## Job
Count how many lines in the rows below contain the word "round", and reply with only that number.

## Data
+ + + + +

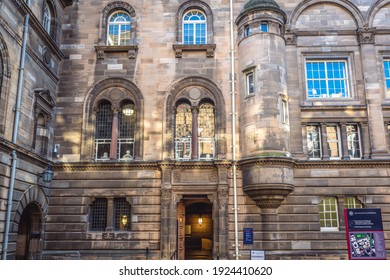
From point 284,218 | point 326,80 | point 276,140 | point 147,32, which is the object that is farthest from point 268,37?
point 284,218

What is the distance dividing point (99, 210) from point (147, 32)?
9306mm

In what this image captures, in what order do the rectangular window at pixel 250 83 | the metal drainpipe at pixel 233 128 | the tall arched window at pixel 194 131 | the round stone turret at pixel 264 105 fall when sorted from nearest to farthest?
the round stone turret at pixel 264 105, the metal drainpipe at pixel 233 128, the rectangular window at pixel 250 83, the tall arched window at pixel 194 131

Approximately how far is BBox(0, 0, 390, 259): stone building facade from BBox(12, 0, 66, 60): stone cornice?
10 centimetres

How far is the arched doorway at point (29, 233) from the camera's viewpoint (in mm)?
15836

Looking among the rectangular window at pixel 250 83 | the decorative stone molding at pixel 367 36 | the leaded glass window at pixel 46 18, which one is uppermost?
the leaded glass window at pixel 46 18

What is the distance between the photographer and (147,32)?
18672 mm

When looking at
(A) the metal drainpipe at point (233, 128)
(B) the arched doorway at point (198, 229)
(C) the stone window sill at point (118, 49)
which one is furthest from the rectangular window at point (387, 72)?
(C) the stone window sill at point (118, 49)

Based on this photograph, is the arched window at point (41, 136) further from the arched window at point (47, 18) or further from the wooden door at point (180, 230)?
the wooden door at point (180, 230)

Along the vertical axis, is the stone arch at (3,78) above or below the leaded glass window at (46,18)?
below

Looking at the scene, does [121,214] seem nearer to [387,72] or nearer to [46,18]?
[46,18]

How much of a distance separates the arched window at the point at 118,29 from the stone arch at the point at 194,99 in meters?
3.82

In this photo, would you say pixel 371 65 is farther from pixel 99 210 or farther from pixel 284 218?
pixel 99 210

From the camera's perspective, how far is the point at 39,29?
15.8m

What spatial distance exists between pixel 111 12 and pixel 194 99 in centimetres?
660
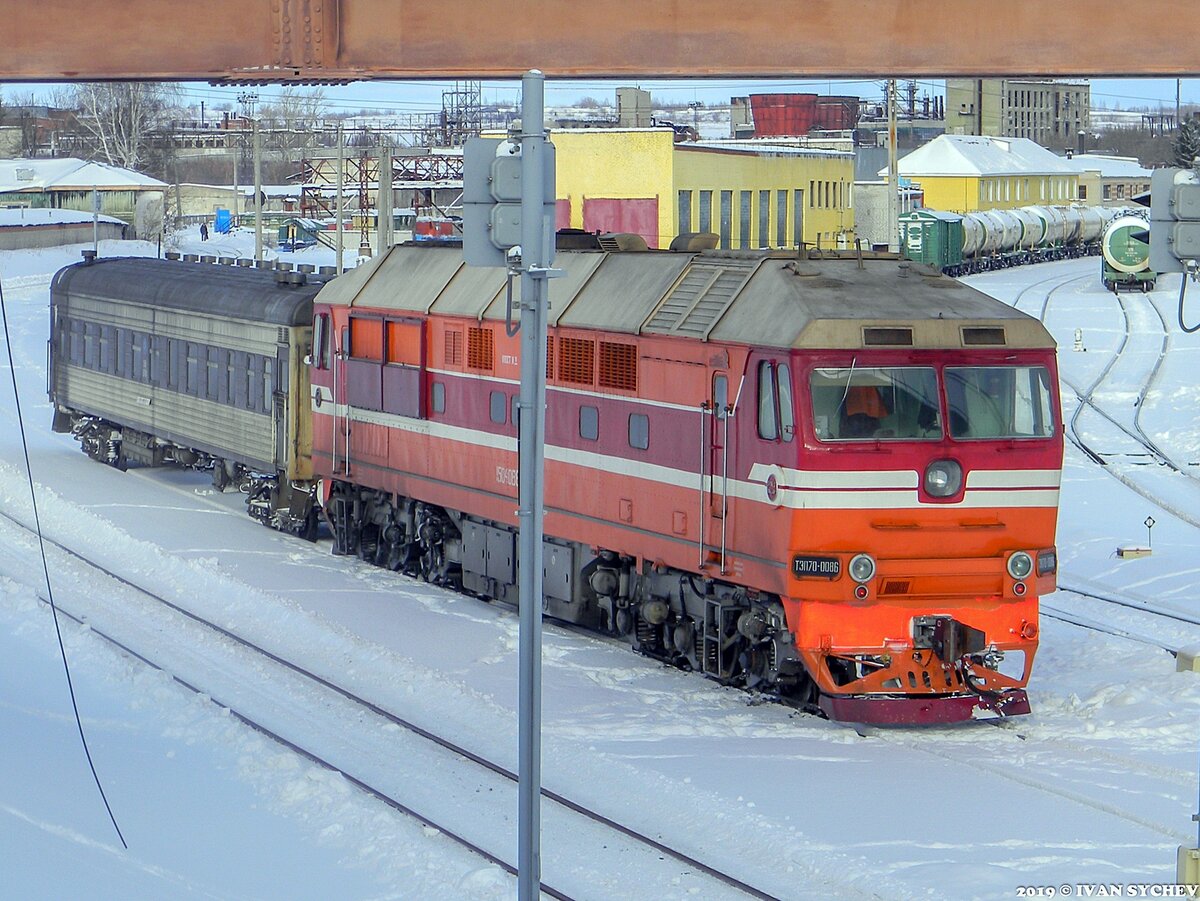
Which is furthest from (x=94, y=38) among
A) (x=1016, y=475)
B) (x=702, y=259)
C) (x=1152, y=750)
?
(x=1152, y=750)

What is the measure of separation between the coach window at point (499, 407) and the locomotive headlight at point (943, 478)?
18.6 feet

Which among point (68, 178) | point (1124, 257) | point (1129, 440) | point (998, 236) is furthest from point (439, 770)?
point (68, 178)

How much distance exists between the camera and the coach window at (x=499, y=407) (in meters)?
18.5

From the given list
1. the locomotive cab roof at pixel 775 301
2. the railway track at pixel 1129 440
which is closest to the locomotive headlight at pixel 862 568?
the locomotive cab roof at pixel 775 301

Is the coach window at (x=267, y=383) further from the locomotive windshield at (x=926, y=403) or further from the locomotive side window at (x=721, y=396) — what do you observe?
the locomotive windshield at (x=926, y=403)

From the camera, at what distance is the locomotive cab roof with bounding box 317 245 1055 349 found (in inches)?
Result: 555

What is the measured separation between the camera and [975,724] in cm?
1459

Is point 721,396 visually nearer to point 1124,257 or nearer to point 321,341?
point 321,341

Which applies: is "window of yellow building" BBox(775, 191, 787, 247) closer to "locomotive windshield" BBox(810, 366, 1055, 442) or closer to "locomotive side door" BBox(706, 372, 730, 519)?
"locomotive side door" BBox(706, 372, 730, 519)

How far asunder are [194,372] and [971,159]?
7584 centimetres

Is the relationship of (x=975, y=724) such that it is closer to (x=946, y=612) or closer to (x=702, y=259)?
(x=946, y=612)

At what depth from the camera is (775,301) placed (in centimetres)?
1453

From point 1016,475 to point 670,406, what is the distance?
315 cm

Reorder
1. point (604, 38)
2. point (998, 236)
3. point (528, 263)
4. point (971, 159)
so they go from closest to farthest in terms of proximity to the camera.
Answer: point (528, 263)
point (604, 38)
point (998, 236)
point (971, 159)
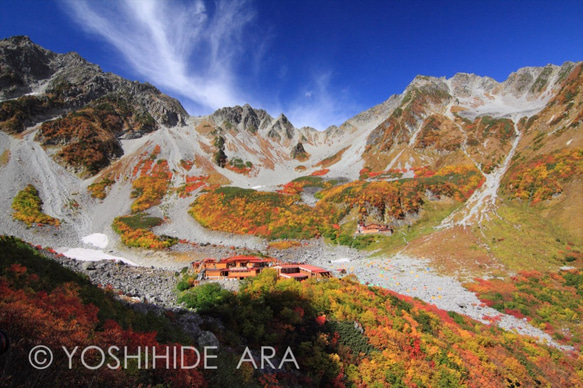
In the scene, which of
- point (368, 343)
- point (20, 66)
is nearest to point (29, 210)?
point (368, 343)

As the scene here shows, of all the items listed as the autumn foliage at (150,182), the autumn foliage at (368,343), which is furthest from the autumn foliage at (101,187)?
the autumn foliage at (368,343)

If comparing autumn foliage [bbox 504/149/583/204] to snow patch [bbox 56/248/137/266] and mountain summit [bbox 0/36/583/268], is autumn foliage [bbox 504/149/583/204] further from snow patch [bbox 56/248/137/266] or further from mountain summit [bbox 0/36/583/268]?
snow patch [bbox 56/248/137/266]

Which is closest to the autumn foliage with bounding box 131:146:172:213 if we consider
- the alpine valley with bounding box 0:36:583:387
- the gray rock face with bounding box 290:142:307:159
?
the alpine valley with bounding box 0:36:583:387

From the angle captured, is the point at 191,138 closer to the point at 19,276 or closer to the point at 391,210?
the point at 391,210

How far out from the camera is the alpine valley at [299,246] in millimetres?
10109

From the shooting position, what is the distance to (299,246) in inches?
1841

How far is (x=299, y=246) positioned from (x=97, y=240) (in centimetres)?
4097

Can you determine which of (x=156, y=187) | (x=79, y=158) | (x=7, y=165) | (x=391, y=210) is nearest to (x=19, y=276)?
(x=391, y=210)

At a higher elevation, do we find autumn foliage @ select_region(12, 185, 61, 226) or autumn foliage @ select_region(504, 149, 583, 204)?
autumn foliage @ select_region(504, 149, 583, 204)

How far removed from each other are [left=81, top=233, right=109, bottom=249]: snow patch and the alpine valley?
50 cm

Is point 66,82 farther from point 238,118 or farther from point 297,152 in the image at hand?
point 297,152

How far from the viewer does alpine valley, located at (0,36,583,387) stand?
398 inches

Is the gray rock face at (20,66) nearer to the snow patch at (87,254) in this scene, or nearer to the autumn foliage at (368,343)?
the snow patch at (87,254)

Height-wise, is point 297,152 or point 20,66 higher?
point 20,66
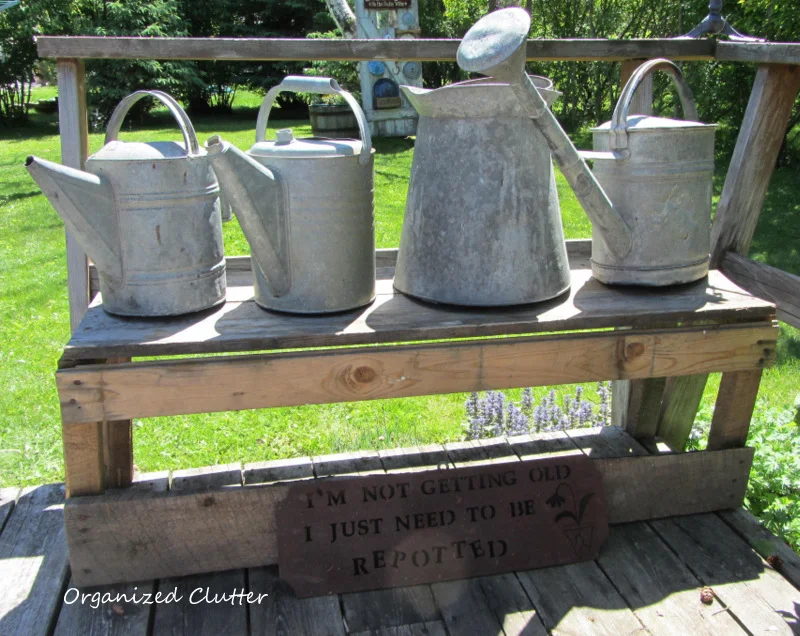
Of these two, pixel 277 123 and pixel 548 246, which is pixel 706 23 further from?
pixel 277 123

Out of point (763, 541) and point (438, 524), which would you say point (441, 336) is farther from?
point (763, 541)

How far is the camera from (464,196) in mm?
1502

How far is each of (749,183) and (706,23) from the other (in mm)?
457

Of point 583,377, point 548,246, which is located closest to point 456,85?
point 548,246

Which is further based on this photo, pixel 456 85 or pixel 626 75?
pixel 626 75

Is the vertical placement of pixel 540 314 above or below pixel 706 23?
below

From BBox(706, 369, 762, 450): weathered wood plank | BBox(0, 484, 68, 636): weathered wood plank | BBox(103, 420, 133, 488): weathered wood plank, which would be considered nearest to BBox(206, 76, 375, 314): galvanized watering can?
BBox(103, 420, 133, 488): weathered wood plank

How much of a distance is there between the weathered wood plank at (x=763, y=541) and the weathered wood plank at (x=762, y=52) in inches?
42.8

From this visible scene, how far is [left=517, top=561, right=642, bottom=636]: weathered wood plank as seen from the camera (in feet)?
5.03

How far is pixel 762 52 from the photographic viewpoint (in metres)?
1.85

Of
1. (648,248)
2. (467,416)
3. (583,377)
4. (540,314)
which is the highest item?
(648,248)

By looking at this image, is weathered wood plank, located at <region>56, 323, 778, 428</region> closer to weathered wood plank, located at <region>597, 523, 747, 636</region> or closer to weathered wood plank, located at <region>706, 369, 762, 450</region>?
weathered wood plank, located at <region>706, 369, 762, 450</region>

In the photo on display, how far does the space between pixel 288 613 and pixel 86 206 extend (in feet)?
2.94

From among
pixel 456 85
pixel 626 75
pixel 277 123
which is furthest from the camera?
pixel 277 123
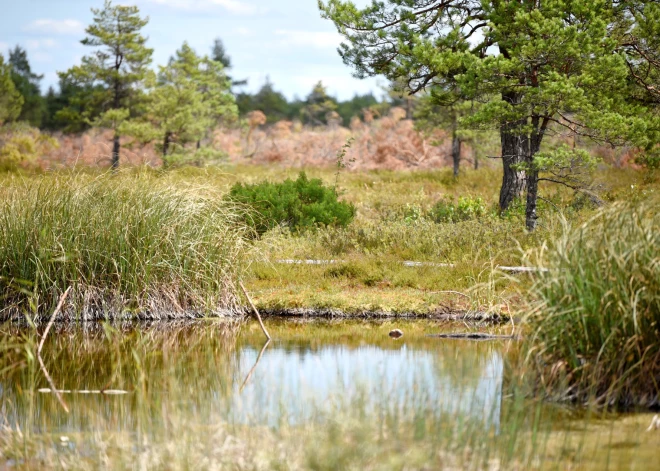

+ + + + +

## The solution
2